Meleğim Annem...

100 13 3
                                    


                                         ~Medyadaki Açelya değil!
-Annem, deme yaa öyle. Bir sigara yaa.
-Hayır. Bir sigara bile sana nasıl zarar verir saçmalama Açelya.
-Anne anlaşmıştık. Hafta da bir izin veriyordun hani.
-O bırakman içindi işte. Hiç canın istemiyor artık değil mi? derken umutla bakıyordu.
Gülümsedim. O varken hep gülümserdim. Hep umutluydum. Her şeyimi bilirdi. Yardım etmek isterdi. Bu da biraz fazla karışmasına yol açardı tabi. Ama ben ondan çok değer verdiğim kimseyi bilmiyorum. Baş tacımdı. Meleğimdi. Bilmiyor ama hala öyle. Ne kadar beni itelemiş olsa da yanından. Hep beni merak etti. Hep Banu'yu arayıp haberlerimi aldı. Onun özleminden öleceğimi sanarken dün gece aradı. Gece bilet alamadım sabaha kadar da uyuyamadım. Sabah olur olmaz bilet aldım ve öğlen buradaydım.
  İşte burada düşmüş, burada gülmüş, burada sevmiş, burada ağlamıştım. İşte gelmiştim. Geçmişime. Herkes tarafından reddedildiğim yere. 2 yıldır uğramadığı bu yere. Ankara'nın o küçük kentine. Hala hatırladığım kadar soğuktu ayazı. İnsanlar kadar olmasa da. Yine de en derinlerimde hissettim geçmişimin güzel günlerine olan özlemimi. Hatıralarım canlanırken yürüdüğüm yollarda, güçlü olmak için sıktım yumruklarımı. Sonra pembe renkli evimizin önüne geldim. Kimse buraya gelmemi istemezdi aslında. Hele ki teyzem 2 yıl önce net bir şekilde bir daha yüzünü görmeyelim demişti. Peki ben niye mi buradayım? Annemin tek aramasına mı? Tabiki de ve tabiki de hasta olduğunu da eklediği için.
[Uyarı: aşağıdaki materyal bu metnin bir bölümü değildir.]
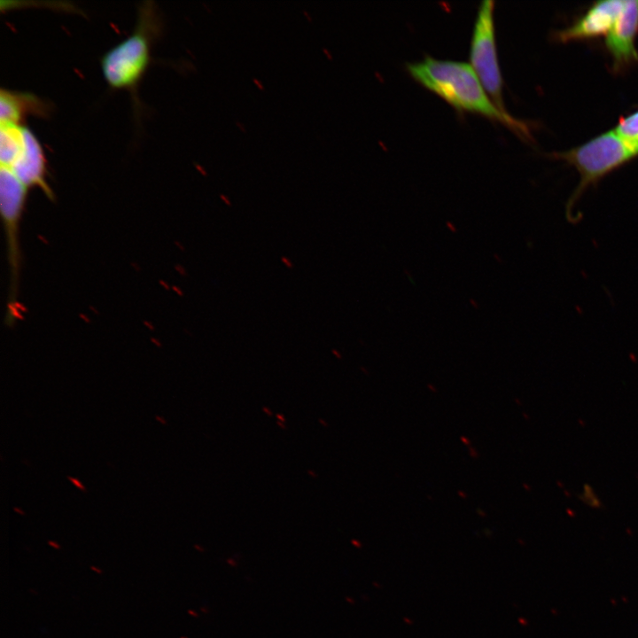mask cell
Masks as SVG:
<instances>
[{"instance_id":"9c48e42d","label":"cell","mask_w":638,"mask_h":638,"mask_svg":"<svg viewBox=\"0 0 638 638\" xmlns=\"http://www.w3.org/2000/svg\"><path fill=\"white\" fill-rule=\"evenodd\" d=\"M51 113L50 102L29 92L0 91V121L3 123L21 125L27 116L48 118Z\"/></svg>"},{"instance_id":"277c9868","label":"cell","mask_w":638,"mask_h":638,"mask_svg":"<svg viewBox=\"0 0 638 638\" xmlns=\"http://www.w3.org/2000/svg\"><path fill=\"white\" fill-rule=\"evenodd\" d=\"M28 188L12 169L0 167V209L5 235L10 286L6 311V323L12 325L20 319L22 310L19 302V291L22 253L19 230L26 206Z\"/></svg>"},{"instance_id":"8992f818","label":"cell","mask_w":638,"mask_h":638,"mask_svg":"<svg viewBox=\"0 0 638 638\" xmlns=\"http://www.w3.org/2000/svg\"><path fill=\"white\" fill-rule=\"evenodd\" d=\"M638 34V0L624 1L623 8L605 36V47L615 69L638 61L635 39Z\"/></svg>"},{"instance_id":"6da1fadb","label":"cell","mask_w":638,"mask_h":638,"mask_svg":"<svg viewBox=\"0 0 638 638\" xmlns=\"http://www.w3.org/2000/svg\"><path fill=\"white\" fill-rule=\"evenodd\" d=\"M411 77L461 112L482 115L501 122L524 139L531 138L529 127L502 111L487 96L470 64L426 57L408 63Z\"/></svg>"},{"instance_id":"9a60e30c","label":"cell","mask_w":638,"mask_h":638,"mask_svg":"<svg viewBox=\"0 0 638 638\" xmlns=\"http://www.w3.org/2000/svg\"><path fill=\"white\" fill-rule=\"evenodd\" d=\"M220 197L222 198V199L228 206H230V205H231V203H230V199H229L228 197H225V196L222 195V194H221Z\"/></svg>"},{"instance_id":"ba28073f","label":"cell","mask_w":638,"mask_h":638,"mask_svg":"<svg viewBox=\"0 0 638 638\" xmlns=\"http://www.w3.org/2000/svg\"><path fill=\"white\" fill-rule=\"evenodd\" d=\"M9 168L28 189L37 187L50 199L54 198L53 191L46 180L47 169L43 150L33 132L27 128H25L23 148Z\"/></svg>"},{"instance_id":"3957f363","label":"cell","mask_w":638,"mask_h":638,"mask_svg":"<svg viewBox=\"0 0 638 638\" xmlns=\"http://www.w3.org/2000/svg\"><path fill=\"white\" fill-rule=\"evenodd\" d=\"M638 156V144L615 129L606 131L589 141L567 151L556 152L555 158L572 166L580 182L566 206L568 219L583 192L606 175Z\"/></svg>"},{"instance_id":"5bb4252c","label":"cell","mask_w":638,"mask_h":638,"mask_svg":"<svg viewBox=\"0 0 638 638\" xmlns=\"http://www.w3.org/2000/svg\"><path fill=\"white\" fill-rule=\"evenodd\" d=\"M48 544H49L50 546H51L52 548H54V549H60V546H59L58 543H56V542H54V541H48Z\"/></svg>"},{"instance_id":"30bf717a","label":"cell","mask_w":638,"mask_h":638,"mask_svg":"<svg viewBox=\"0 0 638 638\" xmlns=\"http://www.w3.org/2000/svg\"><path fill=\"white\" fill-rule=\"evenodd\" d=\"M25 128L22 125L1 122L0 126V163L4 167H11L19 152L25 141Z\"/></svg>"},{"instance_id":"8fae6325","label":"cell","mask_w":638,"mask_h":638,"mask_svg":"<svg viewBox=\"0 0 638 638\" xmlns=\"http://www.w3.org/2000/svg\"><path fill=\"white\" fill-rule=\"evenodd\" d=\"M614 129L624 137L638 144V110L623 117Z\"/></svg>"},{"instance_id":"5b68a950","label":"cell","mask_w":638,"mask_h":638,"mask_svg":"<svg viewBox=\"0 0 638 638\" xmlns=\"http://www.w3.org/2000/svg\"><path fill=\"white\" fill-rule=\"evenodd\" d=\"M494 10V3L491 0L482 2L478 8L471 41L470 59L490 98L502 111L507 112L502 98V78L497 57Z\"/></svg>"},{"instance_id":"7a4b0ae2","label":"cell","mask_w":638,"mask_h":638,"mask_svg":"<svg viewBox=\"0 0 638 638\" xmlns=\"http://www.w3.org/2000/svg\"><path fill=\"white\" fill-rule=\"evenodd\" d=\"M160 28V17L153 3L143 4L133 33L101 59L102 73L109 86L135 89L149 66L152 43Z\"/></svg>"},{"instance_id":"4fadbf2b","label":"cell","mask_w":638,"mask_h":638,"mask_svg":"<svg viewBox=\"0 0 638 638\" xmlns=\"http://www.w3.org/2000/svg\"><path fill=\"white\" fill-rule=\"evenodd\" d=\"M281 261H282V262L284 263V265L285 267H287V268H293V264H292V261H291L290 259H288L287 257L282 256V257H281Z\"/></svg>"},{"instance_id":"52a82bcc","label":"cell","mask_w":638,"mask_h":638,"mask_svg":"<svg viewBox=\"0 0 638 638\" xmlns=\"http://www.w3.org/2000/svg\"><path fill=\"white\" fill-rule=\"evenodd\" d=\"M623 5L624 1L622 0L595 2L571 26L557 31L556 38L565 43L601 35L606 36L614 26Z\"/></svg>"},{"instance_id":"2e32d148","label":"cell","mask_w":638,"mask_h":638,"mask_svg":"<svg viewBox=\"0 0 638 638\" xmlns=\"http://www.w3.org/2000/svg\"><path fill=\"white\" fill-rule=\"evenodd\" d=\"M90 568H91V570L97 572L99 573V574L102 573V570L97 568L96 566H90Z\"/></svg>"},{"instance_id":"7c38bea8","label":"cell","mask_w":638,"mask_h":638,"mask_svg":"<svg viewBox=\"0 0 638 638\" xmlns=\"http://www.w3.org/2000/svg\"><path fill=\"white\" fill-rule=\"evenodd\" d=\"M68 479L81 490H83V491L85 490V487L82 486V484L77 478L68 477Z\"/></svg>"}]
</instances>
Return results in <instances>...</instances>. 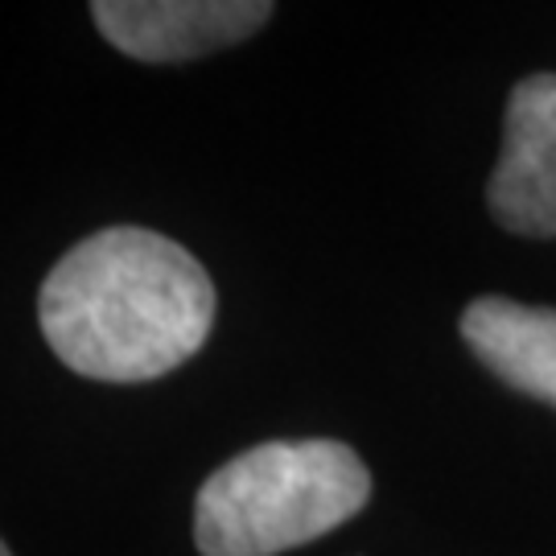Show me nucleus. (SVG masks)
<instances>
[{
    "mask_svg": "<svg viewBox=\"0 0 556 556\" xmlns=\"http://www.w3.org/2000/svg\"><path fill=\"white\" fill-rule=\"evenodd\" d=\"M215 309L202 260L132 223L79 239L38 293L46 346L96 383H149L178 371L206 346Z\"/></svg>",
    "mask_w": 556,
    "mask_h": 556,
    "instance_id": "f257e3e1",
    "label": "nucleus"
},
{
    "mask_svg": "<svg viewBox=\"0 0 556 556\" xmlns=\"http://www.w3.org/2000/svg\"><path fill=\"white\" fill-rule=\"evenodd\" d=\"M367 498L371 470L351 445L260 441L199 486L194 544L202 556H277L351 523Z\"/></svg>",
    "mask_w": 556,
    "mask_h": 556,
    "instance_id": "f03ea898",
    "label": "nucleus"
},
{
    "mask_svg": "<svg viewBox=\"0 0 556 556\" xmlns=\"http://www.w3.org/2000/svg\"><path fill=\"white\" fill-rule=\"evenodd\" d=\"M486 206L511 236L556 239V75L548 71L519 79L507 96Z\"/></svg>",
    "mask_w": 556,
    "mask_h": 556,
    "instance_id": "7ed1b4c3",
    "label": "nucleus"
},
{
    "mask_svg": "<svg viewBox=\"0 0 556 556\" xmlns=\"http://www.w3.org/2000/svg\"><path fill=\"white\" fill-rule=\"evenodd\" d=\"M268 0H96L91 21L119 54L153 66L206 59L260 34Z\"/></svg>",
    "mask_w": 556,
    "mask_h": 556,
    "instance_id": "20e7f679",
    "label": "nucleus"
},
{
    "mask_svg": "<svg viewBox=\"0 0 556 556\" xmlns=\"http://www.w3.org/2000/svg\"><path fill=\"white\" fill-rule=\"evenodd\" d=\"M475 358L507 388L556 408V309L478 298L457 321Z\"/></svg>",
    "mask_w": 556,
    "mask_h": 556,
    "instance_id": "39448f33",
    "label": "nucleus"
},
{
    "mask_svg": "<svg viewBox=\"0 0 556 556\" xmlns=\"http://www.w3.org/2000/svg\"><path fill=\"white\" fill-rule=\"evenodd\" d=\"M0 556H13V548H9V544H4V540H0Z\"/></svg>",
    "mask_w": 556,
    "mask_h": 556,
    "instance_id": "423d86ee",
    "label": "nucleus"
}]
</instances>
Bana bir şey olursa son kez görüşelim demişti telefonda. İçimi yakmıştı. Çok korkmuştum. Annem beni ilk kez çağırmıştı hem. Tabi şimdi kapıyı çalıp içeri girmek var. Derin derin nefesler aldığımı farkedince kendime gelmeye çalıştım. Annem için dedim. Annem için gireceğim. Başka kim olursa olsun.
Kapıyı teyzem açmıştı. Yüzü solgundu. Hiçbir şey demedi. İçeri girdim.
- Annem nerede? dedim.
-Gördüğün gibi yok. dedi buz gibi bir sesle. Anlamaz bir şekilde baktım. Anlamak istemezcesine. Belki de anlamadım.
-Geç kaldın. dedi yere bakarak. Hala anlamıyordum. İçim reddediyordu. Hiçbir şey diyemedim. Demek isterdim aslında ama benim suçum gibi hissetmekten alıkoyamıyordum kendimi. Aklımı okur gibi konuştu teyzem.
-Hiç benim suçum var mı diye düşünme bile çünkü tamamen senin suçun. Senin ve it kardeşinin suçu. Siz olmasaydınız kardeşim hayatta olurdu. Beyin tümörüyle savaşmaz. Ölecekse de mutlu mesut ölebilirdi. Üzülmedin bile baksana. Gözlerin bile dolmadı. Nefret ediyorum senden ve sapıkça seçimlerinden. O en çok seni sevdi. En çok sen iyi ol istedi. Sen de bunun karşılığında neler yaptın. Midemi bulandırıyorsun Açelya. Defol git. Gerçekten bir daha da gelme çünkü kimse yüzünü görmek istemiyor. Hepimiz senden iğreniyoruz.
"Cenaze ne zaman?" diye sormak istedim ama ağzımı açamıyordum. Sessizce evimizi inceledim. Sonra teyzeme baktım. Yere yığılmış ağlıyordu. Yavaşça yürüdüm kapıya. Kendimi nasıl dışarı attığımı bilmiyorum ama dışarı çıkar çıkmaz bilet almak için telefonuma sarıldım. Kaçacaktım. Her zamanki gibi. Gidebileceğim yere kadar. İlerleyebildiğimce yaşayacaktım. Dayanmak zorundaydım çünkü anneme verdiğim bir kaç sözden biri de buydu galiba. Bir daha intihara kalkışmayacağım. Suçluluk duygusu ne kadar ağır olursa olsun yaşayacağım.
⭐ ⭐
Kısa oldu öz oldu. Yazarken ağladım. Bir de bir şey diyeceğim. Hiç beğenmiyor musunuz? Ya da beğenmediğiniz kısımlar mı var? Eğer bir yanlışım olursa lütfen belirtin...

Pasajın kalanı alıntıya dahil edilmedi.